Vos peered upward. “That looks like the base of an overhanging balcony,” he said. He fired his liquid cable launcher, and it found a secure purchase. “Grab hold,” he said to Ventress.
She gave Vos
a quick glance, then pointedly reached for her bow, sending up her own plasma cable instead. For an instant, he simply stared as she quickly ascended, pulled up by the retracting cable. Vos found himself unexpectedly stung by the gesture. It hadn’t been necessary. What was he going to do, try to steal a kiss in midair? She knew better than that. Fresh concern about ever really gaining her trust washed over him, but he banished it and followed his partner—if she really could be called one.
Ventress had reached the balcony first, and had used her lightsaber to cut a circular entrance through several of the metal railings. The railings made the whole area look like a cage—which, of course, it was. Vos slipped through the opening onto the balcony, carefully avoiding the orange, nearly molten metal around the entrance Ventress had made and landing lightly. “Jackpot,” she said, “but it seems awfully convenient.”
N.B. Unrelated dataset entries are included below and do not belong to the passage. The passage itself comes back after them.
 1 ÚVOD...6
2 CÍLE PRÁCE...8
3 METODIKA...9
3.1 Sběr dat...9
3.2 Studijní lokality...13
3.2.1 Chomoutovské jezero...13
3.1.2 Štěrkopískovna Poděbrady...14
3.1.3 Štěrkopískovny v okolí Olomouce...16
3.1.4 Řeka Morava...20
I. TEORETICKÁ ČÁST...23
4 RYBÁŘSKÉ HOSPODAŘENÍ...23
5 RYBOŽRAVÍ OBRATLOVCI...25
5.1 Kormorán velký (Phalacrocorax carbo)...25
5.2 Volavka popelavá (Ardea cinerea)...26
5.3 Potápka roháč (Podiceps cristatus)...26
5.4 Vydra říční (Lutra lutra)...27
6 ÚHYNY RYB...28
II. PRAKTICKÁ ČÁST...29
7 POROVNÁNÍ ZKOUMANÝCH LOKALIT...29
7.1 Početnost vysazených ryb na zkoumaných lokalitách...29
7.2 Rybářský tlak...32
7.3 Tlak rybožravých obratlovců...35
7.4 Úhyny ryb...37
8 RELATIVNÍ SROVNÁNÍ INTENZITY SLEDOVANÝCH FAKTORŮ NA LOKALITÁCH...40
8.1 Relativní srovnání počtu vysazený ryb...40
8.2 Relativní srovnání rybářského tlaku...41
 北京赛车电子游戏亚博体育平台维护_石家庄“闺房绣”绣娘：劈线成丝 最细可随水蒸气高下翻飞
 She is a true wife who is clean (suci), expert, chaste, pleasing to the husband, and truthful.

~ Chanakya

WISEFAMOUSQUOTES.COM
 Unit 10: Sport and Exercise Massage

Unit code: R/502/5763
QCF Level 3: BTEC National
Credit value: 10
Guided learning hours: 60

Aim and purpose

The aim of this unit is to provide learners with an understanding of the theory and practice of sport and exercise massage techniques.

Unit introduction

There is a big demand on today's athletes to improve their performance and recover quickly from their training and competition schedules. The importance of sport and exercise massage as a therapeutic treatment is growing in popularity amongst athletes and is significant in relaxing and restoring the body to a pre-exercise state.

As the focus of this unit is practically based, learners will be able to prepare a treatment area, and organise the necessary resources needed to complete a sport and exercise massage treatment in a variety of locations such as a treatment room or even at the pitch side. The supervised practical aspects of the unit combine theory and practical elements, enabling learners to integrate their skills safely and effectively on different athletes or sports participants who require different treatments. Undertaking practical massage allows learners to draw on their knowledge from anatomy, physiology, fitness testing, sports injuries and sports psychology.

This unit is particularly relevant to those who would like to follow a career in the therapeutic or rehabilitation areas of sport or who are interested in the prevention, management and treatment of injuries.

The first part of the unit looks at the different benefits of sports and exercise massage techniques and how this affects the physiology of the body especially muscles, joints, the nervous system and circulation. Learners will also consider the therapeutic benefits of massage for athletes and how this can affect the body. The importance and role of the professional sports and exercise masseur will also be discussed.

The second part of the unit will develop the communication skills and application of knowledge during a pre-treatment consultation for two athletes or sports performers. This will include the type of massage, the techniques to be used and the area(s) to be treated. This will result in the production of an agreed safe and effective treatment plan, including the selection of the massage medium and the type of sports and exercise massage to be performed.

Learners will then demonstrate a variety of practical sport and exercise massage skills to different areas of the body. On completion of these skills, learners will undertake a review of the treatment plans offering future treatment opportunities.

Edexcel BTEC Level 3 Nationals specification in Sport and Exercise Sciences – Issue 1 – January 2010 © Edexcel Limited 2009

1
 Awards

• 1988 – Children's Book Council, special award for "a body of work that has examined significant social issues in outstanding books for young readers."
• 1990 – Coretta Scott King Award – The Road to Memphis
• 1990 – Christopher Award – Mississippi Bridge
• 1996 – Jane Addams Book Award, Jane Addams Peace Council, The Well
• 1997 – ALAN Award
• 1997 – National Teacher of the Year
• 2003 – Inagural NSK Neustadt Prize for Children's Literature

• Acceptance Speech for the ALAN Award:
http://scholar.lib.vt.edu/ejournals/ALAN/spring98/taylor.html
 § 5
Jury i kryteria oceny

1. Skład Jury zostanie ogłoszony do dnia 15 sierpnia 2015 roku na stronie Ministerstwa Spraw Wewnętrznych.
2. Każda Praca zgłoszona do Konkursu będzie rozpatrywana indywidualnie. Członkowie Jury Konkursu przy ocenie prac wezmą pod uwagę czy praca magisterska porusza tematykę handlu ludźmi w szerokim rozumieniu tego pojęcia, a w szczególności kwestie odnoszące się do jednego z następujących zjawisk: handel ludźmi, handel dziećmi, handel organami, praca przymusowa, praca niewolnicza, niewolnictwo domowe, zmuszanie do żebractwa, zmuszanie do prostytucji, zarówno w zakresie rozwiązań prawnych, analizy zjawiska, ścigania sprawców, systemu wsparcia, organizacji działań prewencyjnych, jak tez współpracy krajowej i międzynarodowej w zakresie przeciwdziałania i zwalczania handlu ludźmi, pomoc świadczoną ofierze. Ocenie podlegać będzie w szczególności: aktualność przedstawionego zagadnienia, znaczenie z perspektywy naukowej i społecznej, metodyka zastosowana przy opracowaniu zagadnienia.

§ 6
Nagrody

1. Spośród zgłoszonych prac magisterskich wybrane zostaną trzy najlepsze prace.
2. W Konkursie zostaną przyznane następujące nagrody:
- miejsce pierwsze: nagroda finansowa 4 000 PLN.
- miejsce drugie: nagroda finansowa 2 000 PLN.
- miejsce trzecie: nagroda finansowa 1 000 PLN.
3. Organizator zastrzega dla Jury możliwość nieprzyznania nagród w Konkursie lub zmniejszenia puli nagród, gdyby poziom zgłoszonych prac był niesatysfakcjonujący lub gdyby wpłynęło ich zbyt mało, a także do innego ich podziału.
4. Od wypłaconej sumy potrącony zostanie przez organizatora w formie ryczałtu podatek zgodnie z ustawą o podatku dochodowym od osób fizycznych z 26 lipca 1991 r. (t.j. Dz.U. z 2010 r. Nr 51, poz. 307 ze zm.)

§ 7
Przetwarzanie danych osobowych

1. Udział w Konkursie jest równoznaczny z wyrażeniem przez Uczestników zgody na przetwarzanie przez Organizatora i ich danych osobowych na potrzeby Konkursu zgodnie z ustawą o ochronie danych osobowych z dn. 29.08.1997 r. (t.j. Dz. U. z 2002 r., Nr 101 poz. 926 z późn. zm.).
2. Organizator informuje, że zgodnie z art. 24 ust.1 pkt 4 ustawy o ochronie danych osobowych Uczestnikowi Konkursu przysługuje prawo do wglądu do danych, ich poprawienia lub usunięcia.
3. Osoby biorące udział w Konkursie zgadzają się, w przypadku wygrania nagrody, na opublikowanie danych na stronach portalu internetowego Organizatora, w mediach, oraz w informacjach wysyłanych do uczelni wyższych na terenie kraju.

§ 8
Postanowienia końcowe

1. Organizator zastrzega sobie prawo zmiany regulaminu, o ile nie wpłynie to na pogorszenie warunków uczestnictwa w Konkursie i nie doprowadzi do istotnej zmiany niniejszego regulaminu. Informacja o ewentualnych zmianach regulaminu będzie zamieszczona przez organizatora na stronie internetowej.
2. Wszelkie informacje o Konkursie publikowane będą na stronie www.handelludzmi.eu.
She indicated a series of diamond-shaped, grated openings that served as windows. Vos heard the humming of an energy field. Carefully, he peered inside and beheld two small, huddled shapes clinging to each other. It was a welcome sight.
“It does,” Vos agreed. “We need to move quickly. It could be a trap.”
Ventress stepped to the side next to a set of controls. She plunged her still-activated lightsaber into an open terminal beneath the controls, overloading the shield generator. Vos slipped easily through the now-open window. The children’s heads whipped up, but Vos crouched down and lifted a finger to his lips.
“Shhh,” he said, projecting calmness at them in the Force. He smiled. “We’re going to get you out of here. You just have to trust us and keep as quiet as possible, okay?”
Trembling, they nodded. Ventress speared the control panel next to the door with her lightsaber, locking it. She turned, her blue eyes taking in the children and then scanning the room.
“Where is she?”
Vos started to ask Who, but stopped as realization dawned. The mother wasn’t here.
“What’s your name, little guy?” he asked the boy.
The child wiped his face with his hand and tried to look brave.